A Q&A with the FBI's data czar
Q: What was missing?
A: . . . The backend data, the rules, the security implementation. I mean the facade was good, you know, you could see the program that was navigating from one screen to the other and people were being assigned tasks, but not with the actual data in the background.
Q: The system worked as long as there was no data in it?
A: The system worked as long as there was no checks for security or actual data.
Q: If you don't have data, what point is the system?
A: But they were going to the data conversation, so that's why I said, I couldn't make a judgment call at that point.
Q: What happened if they put data in it? It crashed?

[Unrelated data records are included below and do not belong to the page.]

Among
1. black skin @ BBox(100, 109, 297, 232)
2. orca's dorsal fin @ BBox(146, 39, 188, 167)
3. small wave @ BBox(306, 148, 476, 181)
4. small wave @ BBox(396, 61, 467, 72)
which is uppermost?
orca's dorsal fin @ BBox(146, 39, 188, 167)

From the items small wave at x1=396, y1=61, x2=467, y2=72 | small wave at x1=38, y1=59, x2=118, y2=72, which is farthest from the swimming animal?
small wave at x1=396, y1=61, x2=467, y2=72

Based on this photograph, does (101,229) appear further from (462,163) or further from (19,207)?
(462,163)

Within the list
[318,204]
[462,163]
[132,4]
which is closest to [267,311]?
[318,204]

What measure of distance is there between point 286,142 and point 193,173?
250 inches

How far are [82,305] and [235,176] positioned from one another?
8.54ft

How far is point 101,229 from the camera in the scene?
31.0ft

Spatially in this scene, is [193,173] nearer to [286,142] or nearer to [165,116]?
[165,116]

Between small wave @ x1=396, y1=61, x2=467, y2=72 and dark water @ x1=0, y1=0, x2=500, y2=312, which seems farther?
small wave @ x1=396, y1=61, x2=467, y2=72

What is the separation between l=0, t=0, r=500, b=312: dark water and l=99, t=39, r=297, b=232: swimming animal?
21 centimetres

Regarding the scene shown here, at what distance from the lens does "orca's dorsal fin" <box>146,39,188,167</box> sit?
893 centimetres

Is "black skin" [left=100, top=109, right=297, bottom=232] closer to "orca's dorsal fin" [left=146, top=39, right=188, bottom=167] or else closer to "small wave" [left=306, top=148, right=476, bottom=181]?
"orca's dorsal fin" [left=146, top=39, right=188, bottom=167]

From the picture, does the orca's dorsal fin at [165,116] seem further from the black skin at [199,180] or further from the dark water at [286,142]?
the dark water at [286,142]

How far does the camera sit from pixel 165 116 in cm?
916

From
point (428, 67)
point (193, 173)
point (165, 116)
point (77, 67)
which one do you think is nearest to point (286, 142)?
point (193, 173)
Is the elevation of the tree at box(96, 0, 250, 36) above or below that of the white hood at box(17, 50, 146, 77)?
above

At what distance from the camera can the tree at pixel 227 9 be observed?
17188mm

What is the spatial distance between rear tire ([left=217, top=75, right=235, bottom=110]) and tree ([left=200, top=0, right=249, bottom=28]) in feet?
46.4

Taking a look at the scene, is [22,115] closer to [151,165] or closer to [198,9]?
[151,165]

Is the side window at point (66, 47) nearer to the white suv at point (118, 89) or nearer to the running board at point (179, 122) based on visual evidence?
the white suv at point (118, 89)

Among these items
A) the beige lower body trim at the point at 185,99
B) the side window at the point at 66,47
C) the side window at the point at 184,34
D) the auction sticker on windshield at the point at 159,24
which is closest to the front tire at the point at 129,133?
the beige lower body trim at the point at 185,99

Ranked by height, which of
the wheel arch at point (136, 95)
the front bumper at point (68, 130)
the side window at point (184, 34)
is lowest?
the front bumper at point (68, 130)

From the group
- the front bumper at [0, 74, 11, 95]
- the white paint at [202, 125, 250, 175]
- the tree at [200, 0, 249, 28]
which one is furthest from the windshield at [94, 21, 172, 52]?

A: . . . We had a subset of data, very little data. I don't know how many records. But for that small amount of records it worked just fine. There was the other concern; what happens if we put 30,000 users on it? And all of the data out of ACS [Automated Case Support]would the system be able to handle it?
Q: Did it crash under its own weight because of the security requirements?
A: I don't think security requirements was the one that crashed the system. They took a different model from what we specified.
Q: What do you mean?
A: We asked for a "role-based" security development. . . . That means we get work based on your roles, not on you as an individual. For example if all supervisors would be doing X, Y, Z. So for supervisors we will build a security model. So, as long as you're a supervisor, the system would know how to handle your access. What SAIC implemented was based on the individual, like "Who is Mike?" and that is how the security has been implemented.
Q: And so what?
A: Very difficult to maintain because I have to know all 30,000 people in the bureau what they are doing, what their roles are.
Q: Why didn't they do what you wanted?
A: Difficult to implement, very difficult to implement.
Q: So, basically, what you wanted from them was very difficult for them to do. What they created for you was impossible for you to maintain, right?
A: Yeah. It's cumbersome.
Q: So, there's just no way to make your needs compatible with their abilities on the security problem?
A: The other part of it is the program itself is a proprietary software that was developed by SAIC. I mean they didn't make use of the commercial-off-the-shelf products that were out there. They coded everything, [730,000 lines of code] and that means that I have to know everythingbefore I can maintain that software, we should know everything about the software that SAIC does, and that is almost impossible.
Q: In a simple way, can you explain what VCF would have done for FBI agents?
A: It would give them automated workflow. That means that I don't do paper work anymore. I do my 302 [investigative case reports], I send it to my boss, he looks at it, he . . . would use one of this public key infrastructure keys, and electronic signature, once it was signed it would up load into the system which would be a record management system and a document management system so we motion control for our documents, we will have a record . . . so that's the capability it will give you. Record management, at any given time you will know where the document is, who has it, who's working on it. Accountability for the agents, for the supervisors, for the record manager, all of those people would know who has the data, where it's going.